Goed, zaak en vermogensrecht
Art. 3:1 BW; Goederen zijn alle zaken en vermogensrechten.
Art. 3:2 BW; Zaken zijn voor menselijke beheersing vatbare stoffelijke objecten.
Art. 3:3 BW; Zaken kunnen onroerend of roerend zijn.
Art. 3:6 BW; Vermogensrechten zijn rechten (dus geen zaken) die een financiële waarde in
zich dragen, en komen een bepaald persoon toe.
Absolute rechten die enkel op een zaak betrekking hebben zijn:
- Recht van eigendom
- Recht van erfdienstbaarheid
- Recht van erfpacht
- Recht van opstal
- Appartementsrecht
Absolute rechten die zowel op een zaak als vermogensrecht betrekking kunnen hebben zijn:
- Recht van vruchtgebruik
- Pandrecht
- Hypotheekrecht
Art. 5:1 BW. Recht van eigendom is het meest omvattende recht. Je mag goed waarop het recht rust
overdragen, gebruiken, bezwaren met recht, revindiceren, beschermen en vruchten gebruiken.
Aantal hoofdregels:
Eigendomsrecht is het moederrecht, alle andere rechten zijn beperkte rechten.
Beperkte rechten zijn dus tevens absolute rechten.
Naast eigendomsrecht kunnen alle andere absolute rechten op hun beurt optreden als
moederrecht ten behoeve van een ander absoluut recht.

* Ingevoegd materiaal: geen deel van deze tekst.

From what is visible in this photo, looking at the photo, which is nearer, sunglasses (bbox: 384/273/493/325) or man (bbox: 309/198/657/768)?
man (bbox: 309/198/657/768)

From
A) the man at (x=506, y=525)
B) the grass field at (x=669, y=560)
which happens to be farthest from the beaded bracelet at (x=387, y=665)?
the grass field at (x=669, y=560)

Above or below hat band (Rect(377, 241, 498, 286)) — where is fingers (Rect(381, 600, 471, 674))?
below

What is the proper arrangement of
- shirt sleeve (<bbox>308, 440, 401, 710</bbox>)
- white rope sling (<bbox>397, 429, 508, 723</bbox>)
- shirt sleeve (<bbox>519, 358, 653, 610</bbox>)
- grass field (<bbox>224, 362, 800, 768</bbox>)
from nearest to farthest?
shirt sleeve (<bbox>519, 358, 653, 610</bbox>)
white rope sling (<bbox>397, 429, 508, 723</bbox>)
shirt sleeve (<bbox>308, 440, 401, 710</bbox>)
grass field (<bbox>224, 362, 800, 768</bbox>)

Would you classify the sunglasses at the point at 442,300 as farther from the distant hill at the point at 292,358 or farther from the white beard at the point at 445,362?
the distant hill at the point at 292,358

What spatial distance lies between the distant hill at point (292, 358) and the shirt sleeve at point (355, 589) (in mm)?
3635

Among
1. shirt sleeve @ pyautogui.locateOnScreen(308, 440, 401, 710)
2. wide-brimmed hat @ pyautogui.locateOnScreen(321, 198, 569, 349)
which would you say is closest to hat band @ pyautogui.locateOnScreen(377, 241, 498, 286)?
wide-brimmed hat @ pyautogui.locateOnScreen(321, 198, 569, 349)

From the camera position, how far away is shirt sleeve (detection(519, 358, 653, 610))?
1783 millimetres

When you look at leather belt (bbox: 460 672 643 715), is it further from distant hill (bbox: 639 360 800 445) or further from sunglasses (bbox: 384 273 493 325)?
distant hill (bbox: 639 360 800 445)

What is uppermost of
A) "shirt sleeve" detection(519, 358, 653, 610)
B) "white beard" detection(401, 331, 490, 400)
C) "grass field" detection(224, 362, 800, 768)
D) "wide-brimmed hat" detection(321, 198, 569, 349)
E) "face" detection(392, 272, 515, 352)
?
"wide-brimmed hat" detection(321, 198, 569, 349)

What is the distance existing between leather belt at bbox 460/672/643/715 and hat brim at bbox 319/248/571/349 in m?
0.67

Je kan alleen eigenaar zijn van zaken, niet van vermogensrechten.
Als moederrecht kan derhalve fungeren: Het eigendomsrecht, ander absoluut recht afgeleid uit het
eigendomsrecht, een geldvorderingsrecht.
Openbare registers
- Art. 3:17 BW Datgeen wat je moet inschrijven.
- Art. 3:17 lid 2 BW Huur- en pachtovereenkomsten zijn niet inschrijfbaar.
Bezit en houderschap
- Art. 3:107 lid 1 BW: Bezit is houden van een goed voor zichzelf. Bezitter = Possessor.
- Houderschap is het houden van een goed voor een ander. Houder = Detentor
- Goederen zijn vatbaar voor bezit en houderschap, bestanddelen niet.
- Art. 3:107 lid 2-4 BW: Als je bezit/houdt d.m.v. een ander heb je middellijk
bezit/houderschap. Anders heb je onmiddellijk bezit.
- Art. 3:109 BW: Wie houdt, wordt vermoed voor zich te houden.
- Art. 3:118 BW: Goede trouw.
1
,Bezitsverschaffing art. 3:90 lid 1 BW
- Roerende niet-registerzaken worden in beginsel geleverd d.m.v. bezitsverschaffing.
Bezitsverschaffing is de standaardeis voor overdracht. (Daarbij 3:86 BW)
- Art. 3:90-91 en 93 BW.
- Art. 3:119 BW. Bezitter van een goed wordt vermoed rechthebbende te zijn. (Dit geldt niet
voor registergoederen).
Verkrijging en verlies van bezit
- Art. 3:112 BW. Bezit wordt verkregen door inbezitneming, overdracht, door opvolging onder
algemene titel, of ex art. 3:113 lid 1 BW door occupatie (diefstal).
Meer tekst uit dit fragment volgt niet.